Leonard Lloyd Duvall OBE (born 26 September 1961) is a British Labour and Co-operative politician serving as the Leader of the Labour Group in the London Assembly since 2004, and has been the Member of the London Assembly (AM) for Greenwich and Lewisham since 2000. Duvall is a former chair of both the Metropolitan Police Authority and the London Labour Party Regional Board.

Early life and career 
Duvall was born and raised in Woolwich. Duvall was a councillor for the London Borough of Greenwich from 1990 until 2001, during which time he was deputy leader of the council, until 1992, when he became leader, a position he held until his election to the London Assembly. He was one of the founders of the New Local Government Network, chair of the Thames Gateway London Partnership, chair of the Improvement and Development Agency for Local Government, vice-chair of the Local Government Information Unit, a non–executive Director of Millennium Experience Ltd, deputy chair of the Association of London Government, a member of the Council of Europe and Chamber of the Regions, chair of the Commonwealth Local Government Forum (1998–2005), and in 1998 he was appointed an OBE for "services to Local Government in London and to the Thames Gateway Partnership".

* RECORDED DATA

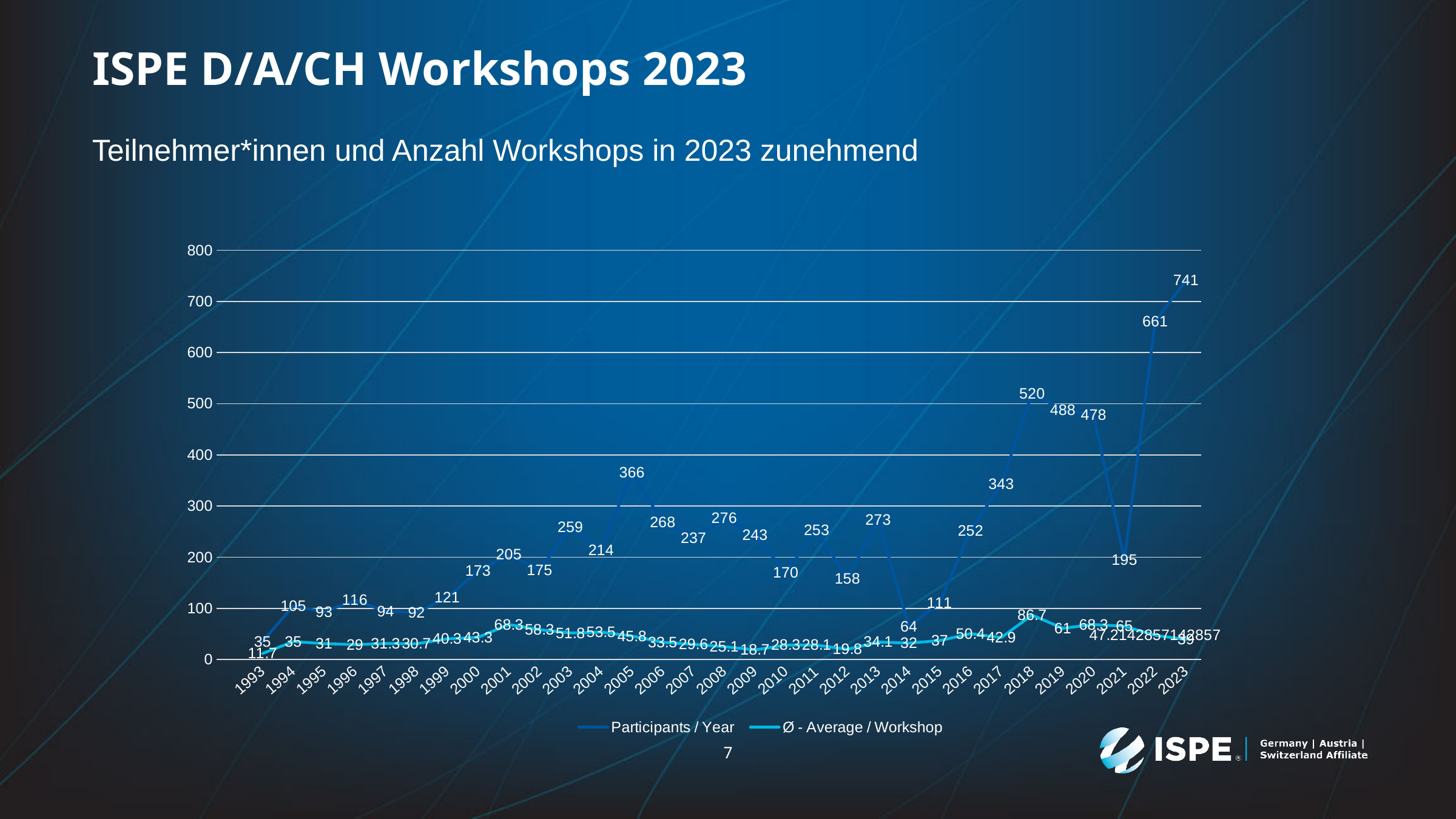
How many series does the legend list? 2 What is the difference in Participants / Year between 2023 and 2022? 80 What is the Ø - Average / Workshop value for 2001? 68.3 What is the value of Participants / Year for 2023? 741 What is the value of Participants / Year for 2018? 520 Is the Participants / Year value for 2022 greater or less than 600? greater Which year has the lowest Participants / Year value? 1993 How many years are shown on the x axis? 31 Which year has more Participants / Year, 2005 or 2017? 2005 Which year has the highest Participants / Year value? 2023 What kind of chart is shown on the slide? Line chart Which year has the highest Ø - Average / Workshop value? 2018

* WORK TASK 1
From the Leonard Duvall biography, list every body that Duvall is said to have chaired, counting only the title "chair" and not "vice-chair" or "deputy chair".
* WORK TASK 2
Go on with the Leonard Duvall biography, starting after its final sentence.

* WRITTEN ANSWER 1
Metropolitan Police Authority
London Labour Party Regional Board
Thames Gateway London Partnership
Improvement and Development Agency for Local Government
Commonwealth Local Government Forum

* WRITTEN ANSWER 2
London Assembly 
He was first elected as an AM in 2000, and retained his Greenwich and Lewisham seat in the 2004, 2008, 2012, 2016 and 2021 elections. Duval is the only remaining London Assembly member to have served continuously since the London Assembly was established in May 2000. He is leader of the Labour Group on the London Assembly, chair of both the EU Exit Working Group and the GLA Oversight Committee, and Deputy Chair of the Budget and Performance Committee and the Budget and Monitoring Sub-Committee.

Outside the London Assembly, he is a non-executive director of Tilfen Land, a property development company and a board member of the Royal Artillery Museums Trust, his father and grandfather having served as gunners in the Royal Artillery.

Daniel Morgan Inquiry
In 2021 Duvall was praised by the Panel investigating the unsolved 1987 murder of Daniel Morgan for giving effective direction while chair of the Metropolitan Police authority.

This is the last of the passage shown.